Our study showed significant changes in FBG, Crea, urea and ALT in Tac group (Table 1), suggesting that the Tac displayed a drug toxicity in the major target organs. Herein, the authors examined the metabolic profile of major organs (serum, brain, heart, liver, lung, kidney, and intestines) after Tac exposure. The authors observed alterations in 8, 7, 2, 5, 7, and 2 metabolites in the serum, brain, heart, liver, lung and kidney, respectively, between the Tac and control mice. Further examination of the significance of these metabolites in biological processes can supply additional intel into the Tac toxicity pathophysiology. Based on our analysis, these altered metabolites were the primary mediators of lipid, amino acid, and carbohydrate metabolites. Moreover, even though Tac is not known to produce serious adverse effects on the lipid profile, our data revealed that the lipid metabolism was strongly dysregulated in Tac mice. In fact, cholesterol, glycerol, MG (16:0/0:0/0:0), MG (0:0/18:0/0:0) were markedly altered. Interestingly, unlike our results, a prior study revealed that cholesterol and triglyceride were strongly diminished by Tac exposure . Hence, additional investigations are warranted to elucidate the true effect of Tac exposure on the lipid profile. In addition, the authors demonstrated that the MG (16:0/0:0/0:0) and MG (0:0/18:0/0:0) were elevated, which was likely due to enhanced lipolysis, in response to glucose metabolic disorders. Our data corroborates with the reported dyslipidemic effects of toxic dosages of Tac exposure.
Patients with diarrheal illness may demonstrate variability and potential toxicity following Tac exposure . However, in our study, the authors observed no significant metabolite alterations within the intestine. Tac metabolism is regulated by the CYP3A enzyme system, and occurs mostly in the small intestine, liver, and kidney . The upper small intestine is the primary site for CYP3A4-based first-pass metabolism in humans, which may explain the metabolic alternation in the intestine. However, additional studies are warranted to validate our results.
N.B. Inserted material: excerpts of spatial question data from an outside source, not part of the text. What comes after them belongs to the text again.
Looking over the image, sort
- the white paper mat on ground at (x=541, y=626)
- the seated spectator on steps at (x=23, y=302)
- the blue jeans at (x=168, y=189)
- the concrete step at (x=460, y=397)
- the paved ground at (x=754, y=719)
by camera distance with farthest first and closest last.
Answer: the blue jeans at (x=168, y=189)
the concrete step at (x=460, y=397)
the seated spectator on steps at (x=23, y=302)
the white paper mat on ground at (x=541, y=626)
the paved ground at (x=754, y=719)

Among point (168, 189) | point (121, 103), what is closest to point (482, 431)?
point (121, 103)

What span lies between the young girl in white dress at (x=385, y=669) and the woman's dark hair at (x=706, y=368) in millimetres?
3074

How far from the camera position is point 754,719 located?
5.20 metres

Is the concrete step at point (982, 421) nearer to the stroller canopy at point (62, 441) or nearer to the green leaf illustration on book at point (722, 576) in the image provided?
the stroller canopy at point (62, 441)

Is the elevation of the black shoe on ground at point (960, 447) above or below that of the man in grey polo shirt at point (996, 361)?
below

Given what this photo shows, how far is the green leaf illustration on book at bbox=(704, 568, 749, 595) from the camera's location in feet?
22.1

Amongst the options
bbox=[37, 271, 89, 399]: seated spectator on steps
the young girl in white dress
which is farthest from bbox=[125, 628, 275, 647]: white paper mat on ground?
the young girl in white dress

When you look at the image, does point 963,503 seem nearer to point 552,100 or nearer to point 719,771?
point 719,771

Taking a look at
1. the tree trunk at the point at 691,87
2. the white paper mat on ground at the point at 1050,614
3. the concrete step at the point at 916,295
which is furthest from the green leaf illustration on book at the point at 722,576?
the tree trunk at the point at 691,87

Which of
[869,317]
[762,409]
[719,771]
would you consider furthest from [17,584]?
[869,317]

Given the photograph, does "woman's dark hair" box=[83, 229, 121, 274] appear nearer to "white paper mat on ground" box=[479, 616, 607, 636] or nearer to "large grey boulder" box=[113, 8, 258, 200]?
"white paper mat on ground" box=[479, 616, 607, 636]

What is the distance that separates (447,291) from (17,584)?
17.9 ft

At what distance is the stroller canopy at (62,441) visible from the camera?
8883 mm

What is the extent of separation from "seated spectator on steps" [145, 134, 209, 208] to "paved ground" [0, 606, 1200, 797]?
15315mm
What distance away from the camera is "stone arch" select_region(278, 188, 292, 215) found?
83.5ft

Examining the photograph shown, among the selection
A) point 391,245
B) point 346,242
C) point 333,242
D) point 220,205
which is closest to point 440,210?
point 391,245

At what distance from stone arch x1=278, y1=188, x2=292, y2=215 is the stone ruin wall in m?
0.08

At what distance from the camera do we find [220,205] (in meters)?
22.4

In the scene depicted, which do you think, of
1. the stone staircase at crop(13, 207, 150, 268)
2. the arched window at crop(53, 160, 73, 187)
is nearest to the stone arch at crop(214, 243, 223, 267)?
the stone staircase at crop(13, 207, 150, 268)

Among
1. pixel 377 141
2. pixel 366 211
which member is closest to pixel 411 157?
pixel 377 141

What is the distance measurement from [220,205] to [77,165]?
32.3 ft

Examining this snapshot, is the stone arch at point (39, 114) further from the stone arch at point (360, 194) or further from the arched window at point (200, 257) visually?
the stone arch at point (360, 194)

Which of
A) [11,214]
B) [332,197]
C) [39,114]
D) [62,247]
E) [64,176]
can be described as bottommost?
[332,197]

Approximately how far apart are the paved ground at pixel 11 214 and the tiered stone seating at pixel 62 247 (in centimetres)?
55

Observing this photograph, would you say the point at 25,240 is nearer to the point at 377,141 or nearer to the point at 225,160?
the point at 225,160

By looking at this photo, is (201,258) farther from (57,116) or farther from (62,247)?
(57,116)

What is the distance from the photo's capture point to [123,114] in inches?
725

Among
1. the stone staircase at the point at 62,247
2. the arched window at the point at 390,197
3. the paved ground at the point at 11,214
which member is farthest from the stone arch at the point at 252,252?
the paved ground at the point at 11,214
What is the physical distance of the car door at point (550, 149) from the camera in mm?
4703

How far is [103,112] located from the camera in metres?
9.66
Post transplanted diabetes mellitus (PTDM)
Post transplanted diabetes is among the most severe Tac-mediated adverse effects . It is brought on by β-cell apoptosis, diminished insulin gene expression, and direct toxicity to the islets of Langerhans . Tac-mediated islet toxicity is most frequent during solid organ transplantation, and it has a prevalence of newly developed diabetes following transplant of up to 30% within the first year [21,22,23]. Our study uncovered several carbohydrate metabolite alterations in multiple tissues, namely, D-fructose, D-glucitol in the serum, D-Fructose in the heart, D-glucitol in the liver, and D-glucose in the kidney. These alterations indicate carbohydrate metabolism dysfunction following Tac-induced toxicity. Hence, this study confirmed that Tac exposure increases risk of developing PTDM.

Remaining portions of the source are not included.